Według informacji "Bilda", jest świadek przestępstwa. "Powiedział, że usłyszał głośną kłótnię, a następnie zobaczył ciemno ubranego mężczyznę (w wieku około 20 lat), który kilkakrotnie ugodził dziewczynę nożem" - podał niemiecki tabloid.
"Bild" twierdzi, że ofiara to "Wiktoria, z pochodzenia Polka. Mieszkała z rodzicami w oddalonym o siedem kilometrów Lichtenbergu, a do szkoły średniej uczęszczała w Grossroehrsdorfie".
Prokurator Christopher Gerhardi powiedział "Bildowi": "Wczorajsza sekcja zwłok ofiary wykazała, że młodej dziewczynie zadano rany kłute, które ostatecznie doprowadziły do wykrwawienia się na śmierć. Na chwilę obecną nie ma żadnych przesłanek wskazujących na przestępstwo na tle seksualnym".

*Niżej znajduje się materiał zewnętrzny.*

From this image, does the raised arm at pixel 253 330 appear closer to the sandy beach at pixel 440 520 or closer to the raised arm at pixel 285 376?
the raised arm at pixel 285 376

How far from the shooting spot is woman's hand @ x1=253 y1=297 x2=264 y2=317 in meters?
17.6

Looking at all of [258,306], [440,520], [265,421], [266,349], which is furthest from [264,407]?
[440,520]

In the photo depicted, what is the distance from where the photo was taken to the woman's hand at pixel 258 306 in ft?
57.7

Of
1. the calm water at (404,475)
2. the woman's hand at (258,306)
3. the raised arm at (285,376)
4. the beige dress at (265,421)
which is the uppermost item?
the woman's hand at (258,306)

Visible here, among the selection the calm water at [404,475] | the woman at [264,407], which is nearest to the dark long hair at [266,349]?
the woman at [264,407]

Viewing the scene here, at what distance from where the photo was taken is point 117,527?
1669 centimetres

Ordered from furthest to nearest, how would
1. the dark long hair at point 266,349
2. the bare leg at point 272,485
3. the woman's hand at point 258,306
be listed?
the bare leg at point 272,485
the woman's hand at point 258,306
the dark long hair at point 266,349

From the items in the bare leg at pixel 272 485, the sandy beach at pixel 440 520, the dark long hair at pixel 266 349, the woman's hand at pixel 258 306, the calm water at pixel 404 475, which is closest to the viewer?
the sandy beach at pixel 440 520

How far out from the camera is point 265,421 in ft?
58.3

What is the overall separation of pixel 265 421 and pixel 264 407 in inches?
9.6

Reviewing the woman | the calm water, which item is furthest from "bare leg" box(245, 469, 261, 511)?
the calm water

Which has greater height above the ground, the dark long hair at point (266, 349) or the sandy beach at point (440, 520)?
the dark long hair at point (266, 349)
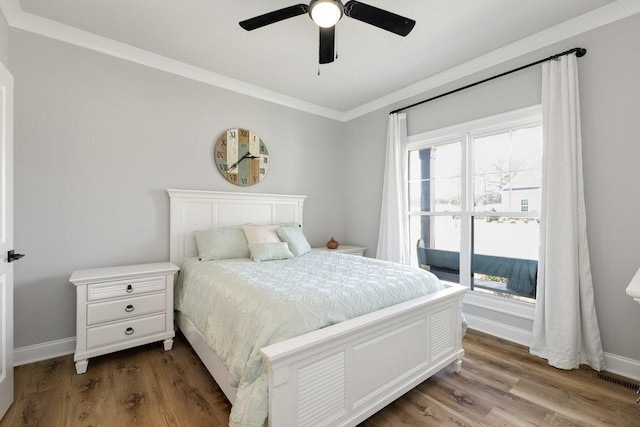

Dokładny przebieg wydarzeń i ewentualny motyw zbrodni nadal nie są jasne - podał z kolei dziennik "Die Welt". Do tej pory policja oświadczyła jedynie, że w środę po południu świadek przekazał informację o ciężko rannej młodej kobiecie w okolicy kompleksu garażowego w Grossroehrsdorf. Ratownicy medyczni i lekarz pogotowia ratunkowego reanimowali 16-latkę i zabrali ją do szpitala, gdzie później zmarła. "Faktem jest, że to brutalna zbrodnia. Wszystko inne jest przedmiotem dochodzenia" - powiedział rzecznik policji.